Cain was so worried about nonexistent inflation during Barack Obama’s presidency that he wanted to constrain the Fed’s ability to cut interest rates by forcing it to increase them whenever frequently buoyant gold prices rose; Moore, despite his apparent inability to remember doing so, also advocated that we return to the gold standard out of an economically unsound (and politically convenient) fear that slightly falling prices under Obama would soon turn into out-of-control increases.
Cain has faced four accusations of sexual harassment from his time as a business leader; Moore, for his part, has admitted to emotionally abusing his ex-wife, was found in contempt of court in 2013 for failing to pay her $330,000 in alimony and child support and is reportedly still settling with the IRS over $75,000 it says he still owes in taxes.
Not to mention maybe their most important similarity: They both seem to judge monetary policy not by the business cycle, but rather by the political one. How else to explain the fact that they argued for higher interest rates when unemployment was high under a Democrat, before abruptly deciding that what the economy really needed was lower interest rates when unemployment was low under a Republican?
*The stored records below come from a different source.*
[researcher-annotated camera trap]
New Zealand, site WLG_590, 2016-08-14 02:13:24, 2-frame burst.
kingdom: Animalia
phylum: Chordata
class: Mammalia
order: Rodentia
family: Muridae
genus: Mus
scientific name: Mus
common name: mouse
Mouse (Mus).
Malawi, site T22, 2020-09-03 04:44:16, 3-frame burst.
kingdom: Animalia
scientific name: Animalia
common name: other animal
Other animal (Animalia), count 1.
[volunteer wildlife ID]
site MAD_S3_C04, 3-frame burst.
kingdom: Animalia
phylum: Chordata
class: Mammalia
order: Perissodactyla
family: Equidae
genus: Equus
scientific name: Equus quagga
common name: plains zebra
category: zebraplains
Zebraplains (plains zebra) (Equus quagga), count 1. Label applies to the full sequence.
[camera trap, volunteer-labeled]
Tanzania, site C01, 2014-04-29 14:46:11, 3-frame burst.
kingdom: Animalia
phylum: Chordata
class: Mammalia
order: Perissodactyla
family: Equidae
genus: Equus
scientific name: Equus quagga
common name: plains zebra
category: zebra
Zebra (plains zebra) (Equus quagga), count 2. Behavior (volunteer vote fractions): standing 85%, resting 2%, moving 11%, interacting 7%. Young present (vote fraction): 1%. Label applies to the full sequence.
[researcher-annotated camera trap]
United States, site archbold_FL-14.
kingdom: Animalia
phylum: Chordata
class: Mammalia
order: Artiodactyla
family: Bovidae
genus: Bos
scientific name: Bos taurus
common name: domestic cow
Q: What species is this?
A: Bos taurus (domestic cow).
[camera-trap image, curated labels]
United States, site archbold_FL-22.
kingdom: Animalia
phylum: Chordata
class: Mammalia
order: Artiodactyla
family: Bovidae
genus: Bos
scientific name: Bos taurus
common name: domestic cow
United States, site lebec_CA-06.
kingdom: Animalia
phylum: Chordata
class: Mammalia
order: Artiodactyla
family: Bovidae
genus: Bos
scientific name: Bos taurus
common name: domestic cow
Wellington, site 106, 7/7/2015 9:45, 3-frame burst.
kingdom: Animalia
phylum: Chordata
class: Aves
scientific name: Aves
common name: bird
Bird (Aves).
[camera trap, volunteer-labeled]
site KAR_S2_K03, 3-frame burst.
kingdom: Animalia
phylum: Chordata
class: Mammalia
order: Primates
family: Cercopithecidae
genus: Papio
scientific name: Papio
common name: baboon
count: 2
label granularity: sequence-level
As far as Republican senators are concerned, though, none of this might matter as much as what, to them, could be the biggest difference between the two: Cain, unlike Moore, founded a pro-Trump super PAC that called some of those senators “traitors.” Which, together with the fact that they might not want to oppose both of Trump’s picks, is why there’s a very good chance that Moore could get confirmed when Cain could not.
But there shouldn’t be. If you had “concerns” about Cain’s “qualifications,” like Sen. John Thune, R-S.D., said some Republicans did, then you should feel the same way about Moore. Or if you were worried about Cain’s “very controversial” idea of “wanting to return to the gold standard,” like Sen. Susan Collins, R-Maine, was, then you should also feel the same way about Moore (even if he has slightly modified his views to now support a similar commodity standard instead). And if you couldn’t support Cain because “character still does matter,” like Sen. Kevin Cramer, R-N.D., said, then, yes, you should feel the same way about Moore.
Above all, though, if you “would like to see nominees that are economists first and not partisans,” like Sen. Mitt Romney, R-Utah, said, then you should definitely feel the same way about Moore that you did about Cain.